B. Keanekaragaman Dan Kelimpahan Spesies


1. Keanekaragaman
Keanekaragaman adalah jumlah total spesies dalam suatu daerah tertentu
atau diartikan juga sebagai jumlah spesies yang terdapat dalam suatu area antar
jumlah total individu dari spesies yang ada dalam suatu komunitas. Hubungan ini
dapat dinyatakan secara numerik sebagai indeks keanekaragaman (Michael, 1994).

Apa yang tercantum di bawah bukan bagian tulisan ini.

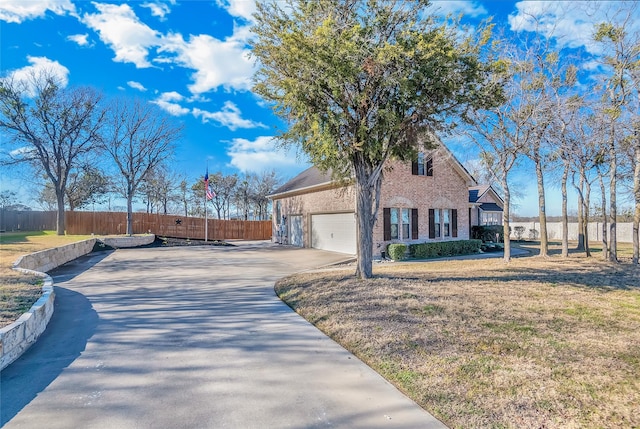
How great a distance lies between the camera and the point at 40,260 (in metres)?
11.1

Selain itu, keanekaragaman spesies merupakan suatu karakteristik ekologi yang
dapat diukur dan khas untuk organisasi ekologi pada tingkat komunitas.

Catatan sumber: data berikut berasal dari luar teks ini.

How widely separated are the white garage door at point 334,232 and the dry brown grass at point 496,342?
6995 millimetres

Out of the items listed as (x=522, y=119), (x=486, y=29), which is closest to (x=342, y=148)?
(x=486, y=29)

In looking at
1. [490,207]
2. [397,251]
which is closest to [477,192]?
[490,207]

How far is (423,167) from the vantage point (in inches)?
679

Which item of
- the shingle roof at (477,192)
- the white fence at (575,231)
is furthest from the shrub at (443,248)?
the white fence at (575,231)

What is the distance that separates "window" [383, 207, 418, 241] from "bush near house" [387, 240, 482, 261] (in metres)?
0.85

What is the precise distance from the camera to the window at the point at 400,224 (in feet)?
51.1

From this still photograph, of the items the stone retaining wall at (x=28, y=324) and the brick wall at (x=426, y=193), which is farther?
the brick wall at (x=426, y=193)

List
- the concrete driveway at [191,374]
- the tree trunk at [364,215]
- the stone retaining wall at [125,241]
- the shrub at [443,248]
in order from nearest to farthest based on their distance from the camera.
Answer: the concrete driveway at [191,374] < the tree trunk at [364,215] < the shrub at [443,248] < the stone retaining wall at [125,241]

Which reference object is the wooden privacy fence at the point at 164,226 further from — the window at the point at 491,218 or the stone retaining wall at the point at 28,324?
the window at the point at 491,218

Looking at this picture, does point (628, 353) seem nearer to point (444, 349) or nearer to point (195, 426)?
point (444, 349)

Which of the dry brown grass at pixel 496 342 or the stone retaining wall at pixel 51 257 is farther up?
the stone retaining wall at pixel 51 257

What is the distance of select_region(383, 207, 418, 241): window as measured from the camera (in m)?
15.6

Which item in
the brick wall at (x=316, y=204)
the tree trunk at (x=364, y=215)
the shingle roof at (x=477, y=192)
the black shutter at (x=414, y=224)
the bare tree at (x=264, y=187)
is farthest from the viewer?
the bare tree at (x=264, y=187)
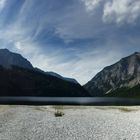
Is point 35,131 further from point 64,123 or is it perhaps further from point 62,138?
point 64,123

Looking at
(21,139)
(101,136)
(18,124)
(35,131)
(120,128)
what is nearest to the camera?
(21,139)

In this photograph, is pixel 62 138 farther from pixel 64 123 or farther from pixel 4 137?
pixel 64 123

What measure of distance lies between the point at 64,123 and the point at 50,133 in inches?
275

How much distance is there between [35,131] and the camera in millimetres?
A: 30469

Berdasarkan pengertian tersebut dapat disimpulkan bahwa keanekaragaman adalah
jumlah total spesies dari berbagai macam organisme yang berbeda dalam suatu
komunitas. Keanekaragaman spesies merupakan suatu karakteristik biologi yang
dapat diukur, yang khas untuk organisasi ekologi untuk tingkat komunitas. Selain
dari itu, keanekaragaman spesies merupakan karakteristik yang mencerminkan sifat
organisasi yang penting dalam berfungsinya suatu komunitas.

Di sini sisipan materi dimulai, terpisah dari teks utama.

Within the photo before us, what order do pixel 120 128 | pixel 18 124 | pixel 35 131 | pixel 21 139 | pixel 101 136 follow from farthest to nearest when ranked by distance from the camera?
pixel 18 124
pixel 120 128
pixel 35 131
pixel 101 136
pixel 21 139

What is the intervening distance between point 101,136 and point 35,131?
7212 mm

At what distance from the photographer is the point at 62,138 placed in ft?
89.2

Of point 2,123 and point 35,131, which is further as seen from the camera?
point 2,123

Keanekaragaman ditandai oleh banyaknya spesies yang membentuk suatu
komunitas, semakin banyak jumlah spesies maka semakin tinggi keanekaragaman
nya. Keanekaragaman spesies dinyatakan dalam indeks keanekaragaman. Indeks
keanekaragaman menunjukkan hubungan antara jumlah spesies dengan jumlah
individu yang menyusun suatu komunitas, nilai keanekaragaman yang tinggi
menunjukkan lingkungan yang stabil sedangkan nilai keanekaragaman yang rendah
menunjukkan lingkungan yang menyesakkan dan berubah-ubah (Heddy dan
Kurniati, 1996: 58 dalam Andriyansyah, 2013).

17
Keanekaragaman spesies memiliki dua komponen utama yaitu kekayaan
spesies (species richness) dan kelimpahan relatif (relative abundance). Sehingga
keanekaragaman spesies dalam suatu komunitas sangat berkaitan dengan
kelimpahan spesies tersebut dalam area tertentu. Selain itu, keanekaragaman spesies
merupakan suatu karakteristik ekologi yang dapat diukur dan khas untuk organisasi
ekologi pada tingkat komunitas. Keanekaragaman spesies suatu komunitas terdiri
dari berbagai macam organisme berbeda yang menyusun suatu komunitas.
(Campbell, 2010.).
Keanekaragaman pada suatu ekosistem berbeda-beda. Faktor yang
mempengaruhi keanekaragaman menurut Krebs (1978) adalah:
a) Waktu. Keragaman komunitas bertambah sejalan waktu, berarti komunitas tua
yang sudah lama berkembang, lebih banyak terdapat organisme dari pada
komunitas muda yang belum berkembang. Waktu dapat berjalan dalam ekologi
lebih pendek atau hanya sampai puluhan generasi.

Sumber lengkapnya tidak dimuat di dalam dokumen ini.